►

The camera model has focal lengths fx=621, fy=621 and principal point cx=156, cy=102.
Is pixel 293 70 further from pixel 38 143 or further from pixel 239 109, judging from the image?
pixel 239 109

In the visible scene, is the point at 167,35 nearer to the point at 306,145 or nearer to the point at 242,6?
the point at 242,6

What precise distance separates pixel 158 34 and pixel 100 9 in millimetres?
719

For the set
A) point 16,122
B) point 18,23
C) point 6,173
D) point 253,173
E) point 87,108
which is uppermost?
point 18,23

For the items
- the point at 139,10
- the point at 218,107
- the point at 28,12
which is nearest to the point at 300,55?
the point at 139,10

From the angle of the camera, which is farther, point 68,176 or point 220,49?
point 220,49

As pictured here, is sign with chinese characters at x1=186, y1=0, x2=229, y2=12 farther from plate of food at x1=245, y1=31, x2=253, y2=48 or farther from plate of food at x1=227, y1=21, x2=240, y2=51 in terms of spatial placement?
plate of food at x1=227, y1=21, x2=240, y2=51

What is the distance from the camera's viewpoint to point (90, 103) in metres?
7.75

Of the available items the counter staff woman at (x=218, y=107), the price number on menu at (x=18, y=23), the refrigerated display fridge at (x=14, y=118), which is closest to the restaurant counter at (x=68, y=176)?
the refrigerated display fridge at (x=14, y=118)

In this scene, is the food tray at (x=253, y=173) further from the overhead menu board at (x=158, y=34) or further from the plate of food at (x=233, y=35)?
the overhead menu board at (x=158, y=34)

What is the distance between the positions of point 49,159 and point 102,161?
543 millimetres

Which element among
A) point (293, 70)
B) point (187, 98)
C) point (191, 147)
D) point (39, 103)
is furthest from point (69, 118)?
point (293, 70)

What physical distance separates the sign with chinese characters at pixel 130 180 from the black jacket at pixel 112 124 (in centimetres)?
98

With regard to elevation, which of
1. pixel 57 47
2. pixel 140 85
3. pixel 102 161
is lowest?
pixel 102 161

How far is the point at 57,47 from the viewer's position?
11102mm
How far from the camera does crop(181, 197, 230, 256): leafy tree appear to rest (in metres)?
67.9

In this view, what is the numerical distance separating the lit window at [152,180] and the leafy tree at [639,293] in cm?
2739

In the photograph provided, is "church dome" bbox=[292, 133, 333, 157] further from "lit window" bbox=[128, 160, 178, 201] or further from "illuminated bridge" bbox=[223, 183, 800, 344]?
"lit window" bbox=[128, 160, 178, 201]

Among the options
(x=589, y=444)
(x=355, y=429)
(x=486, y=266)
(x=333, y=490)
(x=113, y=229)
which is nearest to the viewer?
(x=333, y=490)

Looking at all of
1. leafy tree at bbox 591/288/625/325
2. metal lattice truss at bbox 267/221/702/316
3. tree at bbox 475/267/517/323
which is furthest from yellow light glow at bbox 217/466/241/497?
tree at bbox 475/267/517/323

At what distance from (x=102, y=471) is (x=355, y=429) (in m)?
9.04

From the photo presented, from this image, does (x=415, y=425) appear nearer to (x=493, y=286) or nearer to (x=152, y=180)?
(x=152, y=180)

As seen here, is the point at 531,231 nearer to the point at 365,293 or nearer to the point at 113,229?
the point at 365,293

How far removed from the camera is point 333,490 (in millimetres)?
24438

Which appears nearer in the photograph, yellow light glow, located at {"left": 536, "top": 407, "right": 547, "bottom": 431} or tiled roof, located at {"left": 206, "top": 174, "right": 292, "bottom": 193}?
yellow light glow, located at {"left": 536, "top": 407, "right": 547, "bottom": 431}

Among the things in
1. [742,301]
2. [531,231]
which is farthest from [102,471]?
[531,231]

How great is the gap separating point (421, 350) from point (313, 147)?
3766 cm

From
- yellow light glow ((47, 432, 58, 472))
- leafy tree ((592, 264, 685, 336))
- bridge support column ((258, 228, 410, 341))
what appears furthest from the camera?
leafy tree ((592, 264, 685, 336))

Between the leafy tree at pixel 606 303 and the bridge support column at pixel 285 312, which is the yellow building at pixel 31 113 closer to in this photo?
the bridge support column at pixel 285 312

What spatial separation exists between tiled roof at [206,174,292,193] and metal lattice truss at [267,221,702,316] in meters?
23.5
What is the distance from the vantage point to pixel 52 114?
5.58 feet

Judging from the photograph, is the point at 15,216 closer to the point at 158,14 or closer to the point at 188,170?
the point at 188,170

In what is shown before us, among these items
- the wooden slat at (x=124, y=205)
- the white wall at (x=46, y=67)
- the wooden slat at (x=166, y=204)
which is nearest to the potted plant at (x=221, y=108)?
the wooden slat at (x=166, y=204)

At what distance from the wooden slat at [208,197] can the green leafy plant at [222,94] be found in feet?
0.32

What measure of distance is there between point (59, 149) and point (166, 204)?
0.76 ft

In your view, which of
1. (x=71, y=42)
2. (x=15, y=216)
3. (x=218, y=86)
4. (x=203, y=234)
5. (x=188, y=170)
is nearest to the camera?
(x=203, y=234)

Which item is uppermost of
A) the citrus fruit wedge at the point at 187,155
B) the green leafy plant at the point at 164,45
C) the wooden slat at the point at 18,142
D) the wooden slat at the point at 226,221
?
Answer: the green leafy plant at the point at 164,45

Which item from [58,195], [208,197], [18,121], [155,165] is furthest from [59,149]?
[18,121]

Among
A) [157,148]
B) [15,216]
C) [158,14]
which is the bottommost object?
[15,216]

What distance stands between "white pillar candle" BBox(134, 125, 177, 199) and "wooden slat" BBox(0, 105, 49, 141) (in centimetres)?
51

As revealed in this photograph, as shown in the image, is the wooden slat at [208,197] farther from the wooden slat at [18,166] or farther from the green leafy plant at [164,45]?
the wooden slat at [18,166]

◄
►

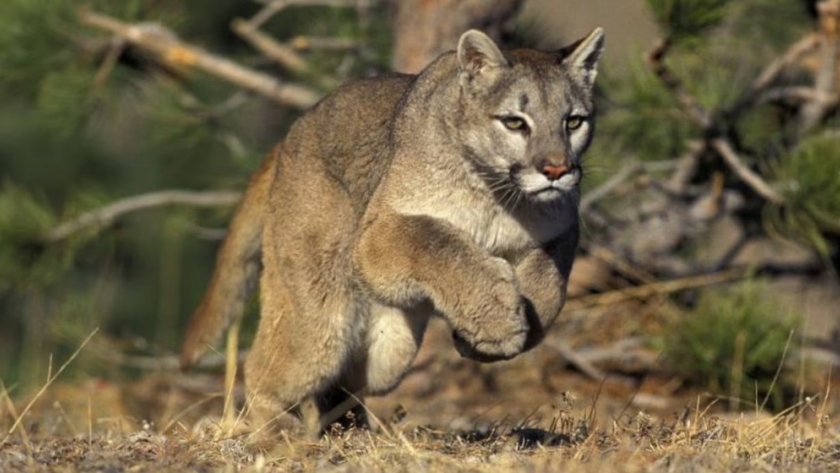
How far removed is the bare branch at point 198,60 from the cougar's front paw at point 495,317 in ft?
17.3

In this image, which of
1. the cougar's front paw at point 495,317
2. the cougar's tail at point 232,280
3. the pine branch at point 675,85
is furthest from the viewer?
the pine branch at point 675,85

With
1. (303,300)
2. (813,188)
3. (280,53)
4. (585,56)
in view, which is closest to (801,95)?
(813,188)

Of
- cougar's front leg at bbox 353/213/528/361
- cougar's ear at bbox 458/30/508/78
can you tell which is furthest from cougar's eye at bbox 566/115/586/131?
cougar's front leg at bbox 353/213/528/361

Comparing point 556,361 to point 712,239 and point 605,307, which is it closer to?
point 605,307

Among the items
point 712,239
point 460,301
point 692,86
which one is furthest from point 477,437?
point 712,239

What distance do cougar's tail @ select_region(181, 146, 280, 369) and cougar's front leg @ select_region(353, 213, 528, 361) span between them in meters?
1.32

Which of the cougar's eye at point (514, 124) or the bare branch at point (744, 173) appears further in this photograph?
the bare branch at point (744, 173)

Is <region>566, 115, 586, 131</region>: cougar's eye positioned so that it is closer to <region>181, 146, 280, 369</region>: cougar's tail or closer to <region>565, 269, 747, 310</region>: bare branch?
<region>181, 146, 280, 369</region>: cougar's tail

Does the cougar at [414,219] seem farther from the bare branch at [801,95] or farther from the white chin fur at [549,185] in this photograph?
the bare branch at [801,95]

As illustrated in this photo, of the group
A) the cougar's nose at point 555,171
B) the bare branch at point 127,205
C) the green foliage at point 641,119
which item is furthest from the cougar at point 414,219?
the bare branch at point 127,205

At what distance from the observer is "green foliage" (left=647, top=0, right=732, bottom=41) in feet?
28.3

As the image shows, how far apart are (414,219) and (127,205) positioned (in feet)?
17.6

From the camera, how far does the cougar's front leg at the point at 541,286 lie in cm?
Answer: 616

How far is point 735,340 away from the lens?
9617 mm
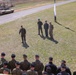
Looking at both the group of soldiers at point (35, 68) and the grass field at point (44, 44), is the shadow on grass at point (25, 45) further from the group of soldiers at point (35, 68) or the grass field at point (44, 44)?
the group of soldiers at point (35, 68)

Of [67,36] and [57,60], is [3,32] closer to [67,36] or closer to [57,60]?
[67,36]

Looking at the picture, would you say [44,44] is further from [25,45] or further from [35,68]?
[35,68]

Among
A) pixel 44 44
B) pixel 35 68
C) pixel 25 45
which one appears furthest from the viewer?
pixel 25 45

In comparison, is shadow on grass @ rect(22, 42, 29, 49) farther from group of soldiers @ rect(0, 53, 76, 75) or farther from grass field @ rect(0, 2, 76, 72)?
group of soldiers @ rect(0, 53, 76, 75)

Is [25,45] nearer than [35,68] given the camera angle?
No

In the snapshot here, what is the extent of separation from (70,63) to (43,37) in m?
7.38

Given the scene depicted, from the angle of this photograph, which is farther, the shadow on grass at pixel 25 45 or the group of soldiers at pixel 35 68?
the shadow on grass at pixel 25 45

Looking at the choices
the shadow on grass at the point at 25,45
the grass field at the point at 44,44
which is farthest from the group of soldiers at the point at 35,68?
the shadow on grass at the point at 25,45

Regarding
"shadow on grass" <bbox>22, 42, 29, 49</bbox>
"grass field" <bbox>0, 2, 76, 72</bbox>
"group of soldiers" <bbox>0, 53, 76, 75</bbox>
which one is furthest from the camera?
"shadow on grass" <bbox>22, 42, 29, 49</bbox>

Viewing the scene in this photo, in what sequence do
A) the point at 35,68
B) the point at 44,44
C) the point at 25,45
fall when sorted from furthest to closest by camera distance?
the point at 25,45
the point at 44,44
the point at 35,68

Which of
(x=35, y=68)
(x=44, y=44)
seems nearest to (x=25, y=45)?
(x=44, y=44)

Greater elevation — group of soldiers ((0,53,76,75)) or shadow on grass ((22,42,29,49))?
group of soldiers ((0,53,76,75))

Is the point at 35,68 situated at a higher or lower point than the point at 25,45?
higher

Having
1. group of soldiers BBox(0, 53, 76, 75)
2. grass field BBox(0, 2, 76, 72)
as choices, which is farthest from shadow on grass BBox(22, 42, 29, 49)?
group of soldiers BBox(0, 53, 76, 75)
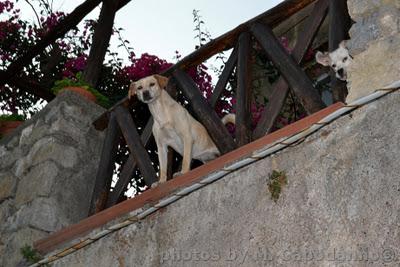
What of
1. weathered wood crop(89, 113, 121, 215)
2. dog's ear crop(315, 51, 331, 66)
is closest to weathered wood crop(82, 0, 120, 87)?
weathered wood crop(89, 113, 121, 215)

◄

**Description of the task**
Which lines in the records above contain the string "front"? Gather every such line in full. Letter case must match.

**Expected answer**
How far removed is the bare branch at point 198,60 from the cougar's front paw at point 495,317 in ft?
1. the cougar's front paw at point 495,317
- cougar's front leg at bbox 353/213/528/361
cougar's front leg at bbox 353/213/528/361
What distance do cougar's tail @ select_region(181, 146, 280, 369) and cougar's front leg @ select_region(353, 213, 528, 361) span between them in meters?
From the camera, how far does the cougar's front leg at the point at 541,286 lie in cm?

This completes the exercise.